# GIVEN TEXT:
On Fri, Jun 21, 2013 at 10:34:54AM +0100, Dmitrijs Ledkovs wrote:
> On 20 June 2013 18:26, Russ Allbery <rra@debian.org> wrote:
> > Dmitrijs Ledkovs <xnox@debian.org> writes:
> >
> >> Thus in a bug report 712763 [4], included below, I instead propose
> >> instead shipping slightly larger block of code in the upstart package
> >> which is sourced by /lib/lsb/init-functions from init-functions.d
> >> directory. Something along the lines of:
> >
> >> if init_is_upstart; then
> >>     upstart_job=/etc/init/$(basename ${0:-}).conf
> >>     if [ -f ${upstart_job:-} ] && [ ! -L ${upstart_job:-} ]; then
> >>         case "${1:-}" in
> >>             start|restart|force-reload)
> >>                 exit 1
> >>                 ;;
> >>             stop)
> >>                 exit 0
> >>                 ;;
> >>         esac
> >>     fi
> >> fi
> >
> > Libraries, even shell libraries, should generally not call exit.  It's
> > very surprising behavior.  The overall program flow should remain under
> > the control of the main program.

# YOUR TASKS:
1. In the upstart init-script thread, what command does the reply say libraries, even shell libraries, should generally not call?
2. Extend the upstart init-script thread past its final sentence.
The data that comes after this text can be ignored.

# GIVEN MATERIAL:
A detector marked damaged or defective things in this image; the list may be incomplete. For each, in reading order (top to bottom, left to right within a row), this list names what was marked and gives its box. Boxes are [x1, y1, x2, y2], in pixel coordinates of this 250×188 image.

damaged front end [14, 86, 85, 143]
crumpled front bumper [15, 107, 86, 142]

# ANSWER SET:
1. exit

2.
> 
> In general I agree, and I think this was one of points of including
> helper-free check in the policy & including a helper in the
> init-functions, which one can call as appropriate.
> 
> Another fundamental question is: should direct invocation of
> /etc/init.d/ be outright deprecated? and thus even stronger
> safe-guards put in place (e.g. something at the scale of chmod -x
> /etc/init.d/*)
> or shall we allow people shooting themselves in the foot and allow
> init.d scripts not to have upstart-safeguard if a maintainer does not
> wish to include one? E.g. update-rc.d / incoke-rc.d
> / service works correctly with sysv-init & upstart, but if one invokes
> init.d scripts directly and they happen to be managed by upstart,
> leave those users on their own? At the moment policy is a must: "SysV
> init scripts for which an equivalent upstart job is available __must__
> query the output of the..."

I think printing out a noisy warning and allowing people to shoot themselves in
the foot would be good. I reckon a significant number of legacy
(custom/proprietary) scripts currently attempt to poke /etc/init.d/foo directly.
Perhaps allowing the sysadmin to choose the desired behaviour via debconf would
do..

One point of concern that just occurred to me is that on an Upstart-booted,
running system that was just upgraded to include this init-functions snippet,
Upstart wouldn't know about init.d-started services, and wouldn't be able to
stop them. Additionally, due to the `exit 0' that occurs if [ $1 = stop ], you
wouldn't be able to stop the process using the traditional sysvinit script
either. You'd end up needing to kill the service manually or trawl through the
init script to figure out how to kill it properly.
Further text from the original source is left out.